Co-Authored-By: Claude Opus 4.7 (1M context) <noreply@anthropic.com>
The forwarder loop combined two distinct concerns — pumping messages through the NATS client and awaiting JetStream's ack futures — into a single select-loop that was awkward to read. Splitting them into two tasks linked by a bounded channel gives each loop a single responsibility, lets the runtime schedule them on separate cores, and applies natural back-pressure when ack handling can't keep up. The ack waiter also drains its pending set on shutdown so server-side rejections are still surfaced. Co-Authored-By: Claude Opus 4.7 (1M context) <noreply@anthropic.com>
- Add Envelope::new so publish() reads as a single expression. - Fix the copy-paste doc on configs::shared::EventBusConfig (was describing OpenTelemetry) and merge its duplicate derive attribute. - Promote a couple of internal failure logs from debug to warn so they show up at default verbosity, and document why the await_acks drain loop exists. - Emit `elapsed` in priceEstimate events as a number instead of a stringified one. Co-Authored-By: Claude Opus 4.7 (1M context) <noreply@anthropic.com>
The closure passed to produce_results wrapped estimate() in an async block, deferring the call until the future was polled. That broke the queries_stages_sequentially test: with early-return enabled, a racing estimator could complete before later ones in the same stage were ever polled, so their .estimate() invocation — and the side-effects mocks rely on — never happened. Attach the timing / event emission via .map() instead, restoring eager invocation. Also trim emit_quote_event to take just the name and query it actually reads, dropping the unused Context generic. Co-Authored-By: Claude Opus 4.7 (1M context) <noreply@anthropic.com>
| }) | ||
| } | ||
|
|
||
| const EVENT_BUS_SIZE: usize = 1_000; |
There was a problem hiding this comment.
not blocking: metrics over how many messages are in the queue

Description
Adds a globally-available, NATS JetStream–backed event bus for observational events. Failures must never affect the hot path.

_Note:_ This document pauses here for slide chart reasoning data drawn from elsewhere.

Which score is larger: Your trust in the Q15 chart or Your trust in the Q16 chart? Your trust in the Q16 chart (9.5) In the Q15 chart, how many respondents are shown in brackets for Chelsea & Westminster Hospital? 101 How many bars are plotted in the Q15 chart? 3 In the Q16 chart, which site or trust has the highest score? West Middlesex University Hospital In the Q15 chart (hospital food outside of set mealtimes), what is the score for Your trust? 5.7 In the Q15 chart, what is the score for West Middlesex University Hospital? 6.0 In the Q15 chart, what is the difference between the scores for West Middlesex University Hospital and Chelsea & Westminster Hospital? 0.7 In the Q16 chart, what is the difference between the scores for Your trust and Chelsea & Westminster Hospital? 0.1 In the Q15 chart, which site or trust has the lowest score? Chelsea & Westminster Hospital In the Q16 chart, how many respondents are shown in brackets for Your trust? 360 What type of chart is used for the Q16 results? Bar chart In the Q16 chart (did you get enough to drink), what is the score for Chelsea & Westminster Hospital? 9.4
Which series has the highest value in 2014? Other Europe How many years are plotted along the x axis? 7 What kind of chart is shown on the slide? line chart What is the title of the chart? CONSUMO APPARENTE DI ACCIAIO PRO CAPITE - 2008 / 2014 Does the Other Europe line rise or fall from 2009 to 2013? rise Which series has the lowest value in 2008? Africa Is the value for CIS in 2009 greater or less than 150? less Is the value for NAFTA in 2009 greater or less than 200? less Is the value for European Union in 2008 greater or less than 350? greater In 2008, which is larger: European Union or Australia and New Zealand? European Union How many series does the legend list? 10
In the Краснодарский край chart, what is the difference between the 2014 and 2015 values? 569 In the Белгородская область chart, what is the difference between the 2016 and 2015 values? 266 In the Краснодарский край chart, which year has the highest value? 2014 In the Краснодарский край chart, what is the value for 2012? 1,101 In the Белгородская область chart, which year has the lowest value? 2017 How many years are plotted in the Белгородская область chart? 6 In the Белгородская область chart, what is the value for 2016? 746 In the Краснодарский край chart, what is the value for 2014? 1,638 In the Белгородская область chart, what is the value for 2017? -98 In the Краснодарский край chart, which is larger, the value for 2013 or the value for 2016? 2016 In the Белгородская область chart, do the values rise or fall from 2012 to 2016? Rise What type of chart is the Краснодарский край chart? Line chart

NATS was picked over RabbitMQ because the Rust client for streams was still experimental. The JetStream stream itself is managed in the infra repo, not by the service.
Changes
observe::event_bussingleton with a syncpublish(subject, data)callable from anywhere; in-memory queue feeds two background tasks (publisher + ack-waiter) linked by a second bounded channel for back-pressure.event.<chain_id>.<name>(consumers can wildcardevent.1.>).SharedConfig::event_bus, wired into autopilot and orderbook.priceEstimateevent from each estimator in the quote competition.Robustness
AtomicBoollatch); failed attempts can still retry.PublishAckFutureis actually awaited — server-side rejections surface as logs + metrics.event_bus_dropped_events{reason}keyed by a typedDropReasonenum (channel_full/serialize/publish/ack).SharedConfig::validateenforceschain-idwheneverevent_busis set, so runtime use sites canunwrap().Wire format
Envelope<T> { version: "v1", timestamp, requestId?, body }, shape pinned by unit tests.How to test
Run the
#[ignore]-taggedsend_messagestest incrates/observe/src/event_bus/mod.rsagainst a local NATS, thennats sub "event.>"to watch them land. Two always-on tests pin the envelope shape; one inconfigs::sharedcovers the new validation.